Attorney General Lynch: ‘We have always pushed forward’
BIRMINGHAM, Ala. — Attorney General Loretta Lynch, in her final speech as head of the Justice Department, praised the work of the Obama administration to advance the dream of justice and said worries of difficult days ahead should be a call for action, not despair.
Speaking in Birmingham, Alabama, just days before leaving office with the inauguration of President-elect Donald Trump, Lynch praised the work of President Barack Obama and acknowledged — without mentioning Trump by name— some voters’ anxieties for the future.
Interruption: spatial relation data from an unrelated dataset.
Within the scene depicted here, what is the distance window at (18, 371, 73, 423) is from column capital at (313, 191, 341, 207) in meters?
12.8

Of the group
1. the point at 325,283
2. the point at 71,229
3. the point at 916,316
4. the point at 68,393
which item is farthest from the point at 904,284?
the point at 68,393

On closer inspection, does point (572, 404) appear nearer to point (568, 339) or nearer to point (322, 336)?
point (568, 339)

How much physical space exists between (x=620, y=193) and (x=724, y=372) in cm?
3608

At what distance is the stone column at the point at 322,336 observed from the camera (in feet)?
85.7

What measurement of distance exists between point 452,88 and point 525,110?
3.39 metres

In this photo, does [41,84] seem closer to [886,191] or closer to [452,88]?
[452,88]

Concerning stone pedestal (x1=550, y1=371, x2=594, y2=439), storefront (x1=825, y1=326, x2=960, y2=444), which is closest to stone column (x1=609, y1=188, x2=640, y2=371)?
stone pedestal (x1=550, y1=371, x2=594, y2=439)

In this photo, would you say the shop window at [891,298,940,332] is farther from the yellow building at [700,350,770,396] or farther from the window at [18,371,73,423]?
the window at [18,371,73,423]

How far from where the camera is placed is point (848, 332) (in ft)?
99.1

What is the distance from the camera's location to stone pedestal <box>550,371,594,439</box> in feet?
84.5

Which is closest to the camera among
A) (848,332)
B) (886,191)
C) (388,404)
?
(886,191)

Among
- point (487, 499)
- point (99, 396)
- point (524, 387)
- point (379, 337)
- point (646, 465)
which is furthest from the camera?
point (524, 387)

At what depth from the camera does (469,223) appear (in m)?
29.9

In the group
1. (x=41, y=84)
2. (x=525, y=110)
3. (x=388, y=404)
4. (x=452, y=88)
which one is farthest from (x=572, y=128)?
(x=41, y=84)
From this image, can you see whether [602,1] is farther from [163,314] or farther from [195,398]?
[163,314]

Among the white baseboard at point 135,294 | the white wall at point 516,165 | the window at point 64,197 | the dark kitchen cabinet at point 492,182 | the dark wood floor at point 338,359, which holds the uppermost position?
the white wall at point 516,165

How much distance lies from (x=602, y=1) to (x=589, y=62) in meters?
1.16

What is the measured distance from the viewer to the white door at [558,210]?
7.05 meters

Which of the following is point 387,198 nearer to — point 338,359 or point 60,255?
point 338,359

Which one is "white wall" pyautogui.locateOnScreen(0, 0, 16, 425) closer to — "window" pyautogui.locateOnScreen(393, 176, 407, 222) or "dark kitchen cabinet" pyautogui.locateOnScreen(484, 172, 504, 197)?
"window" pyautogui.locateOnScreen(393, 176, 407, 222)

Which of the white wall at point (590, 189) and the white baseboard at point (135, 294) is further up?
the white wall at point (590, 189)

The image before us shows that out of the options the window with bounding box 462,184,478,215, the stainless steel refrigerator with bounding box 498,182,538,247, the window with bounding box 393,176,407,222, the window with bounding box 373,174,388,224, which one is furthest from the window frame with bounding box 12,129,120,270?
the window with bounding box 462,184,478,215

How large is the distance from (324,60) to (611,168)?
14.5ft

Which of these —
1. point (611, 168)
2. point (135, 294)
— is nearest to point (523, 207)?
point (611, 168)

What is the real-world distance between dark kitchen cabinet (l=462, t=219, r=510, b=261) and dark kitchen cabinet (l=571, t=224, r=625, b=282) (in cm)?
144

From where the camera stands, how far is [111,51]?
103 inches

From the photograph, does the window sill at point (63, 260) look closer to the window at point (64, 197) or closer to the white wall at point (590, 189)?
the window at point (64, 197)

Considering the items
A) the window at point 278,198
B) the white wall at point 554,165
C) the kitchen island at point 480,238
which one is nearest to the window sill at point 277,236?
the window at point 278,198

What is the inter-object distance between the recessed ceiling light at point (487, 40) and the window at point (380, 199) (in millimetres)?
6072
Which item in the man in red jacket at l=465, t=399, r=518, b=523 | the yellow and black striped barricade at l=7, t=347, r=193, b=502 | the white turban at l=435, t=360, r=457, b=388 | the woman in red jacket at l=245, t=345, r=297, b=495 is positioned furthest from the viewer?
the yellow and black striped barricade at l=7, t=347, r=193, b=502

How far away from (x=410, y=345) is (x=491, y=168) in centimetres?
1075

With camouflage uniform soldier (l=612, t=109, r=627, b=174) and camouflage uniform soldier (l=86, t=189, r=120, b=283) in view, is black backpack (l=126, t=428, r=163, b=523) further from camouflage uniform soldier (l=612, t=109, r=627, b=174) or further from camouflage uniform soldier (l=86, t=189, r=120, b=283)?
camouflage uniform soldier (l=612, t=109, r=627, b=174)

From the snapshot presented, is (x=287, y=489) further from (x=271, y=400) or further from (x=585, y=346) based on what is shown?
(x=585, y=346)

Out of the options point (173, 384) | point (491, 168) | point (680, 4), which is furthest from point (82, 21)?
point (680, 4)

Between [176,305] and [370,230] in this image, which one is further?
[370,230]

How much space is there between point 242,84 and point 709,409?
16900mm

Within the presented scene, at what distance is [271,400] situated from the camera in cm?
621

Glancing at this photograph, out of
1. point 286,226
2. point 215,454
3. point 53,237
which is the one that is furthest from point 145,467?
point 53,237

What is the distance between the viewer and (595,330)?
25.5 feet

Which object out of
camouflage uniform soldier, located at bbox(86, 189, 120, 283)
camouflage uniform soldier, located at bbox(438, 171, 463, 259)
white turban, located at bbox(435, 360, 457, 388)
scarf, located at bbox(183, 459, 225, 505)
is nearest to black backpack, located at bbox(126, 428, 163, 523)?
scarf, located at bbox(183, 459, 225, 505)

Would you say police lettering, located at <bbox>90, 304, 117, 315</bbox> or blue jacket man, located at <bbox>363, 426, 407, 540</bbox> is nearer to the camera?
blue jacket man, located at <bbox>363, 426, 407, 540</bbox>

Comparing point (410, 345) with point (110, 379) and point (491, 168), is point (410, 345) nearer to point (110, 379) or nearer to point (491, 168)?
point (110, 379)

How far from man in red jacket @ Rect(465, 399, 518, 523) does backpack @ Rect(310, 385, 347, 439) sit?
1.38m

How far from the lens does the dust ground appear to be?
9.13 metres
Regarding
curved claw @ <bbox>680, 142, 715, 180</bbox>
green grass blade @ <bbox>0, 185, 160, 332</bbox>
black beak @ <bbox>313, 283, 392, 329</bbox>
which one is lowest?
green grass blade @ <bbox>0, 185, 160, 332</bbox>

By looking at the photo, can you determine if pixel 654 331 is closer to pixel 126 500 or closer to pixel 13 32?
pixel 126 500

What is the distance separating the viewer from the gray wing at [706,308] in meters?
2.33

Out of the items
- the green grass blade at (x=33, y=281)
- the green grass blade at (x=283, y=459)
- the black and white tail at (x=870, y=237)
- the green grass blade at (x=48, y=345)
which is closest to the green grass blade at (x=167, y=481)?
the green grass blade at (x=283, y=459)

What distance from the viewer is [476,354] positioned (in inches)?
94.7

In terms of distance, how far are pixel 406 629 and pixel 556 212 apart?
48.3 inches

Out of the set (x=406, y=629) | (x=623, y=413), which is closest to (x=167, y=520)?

“I know that while our accomplishments should make us proud, they must not make us complacent. We cannot stop. We have to work. I know that in our pursuit of a brighter future, we still face headwinds. We still face oppositions. We see it. Waves of hatred, waves of intolerance and injustice that are still blowing in this country, and they seem to grow stronger the more that we achieve, Lynch said.
Lynch took the pulpit of Birmingham’s 16th Street Baptist Church for a celebration ahead of Martin Luther King Jr. Day. The church was the site of a 1963 Ku Klux Klan bombing that killed four girls just weeks after King delivered his “I Have A Dream” speech. The Obama administration this week named the church and other Birmingham civil rights landmarks as a national monument.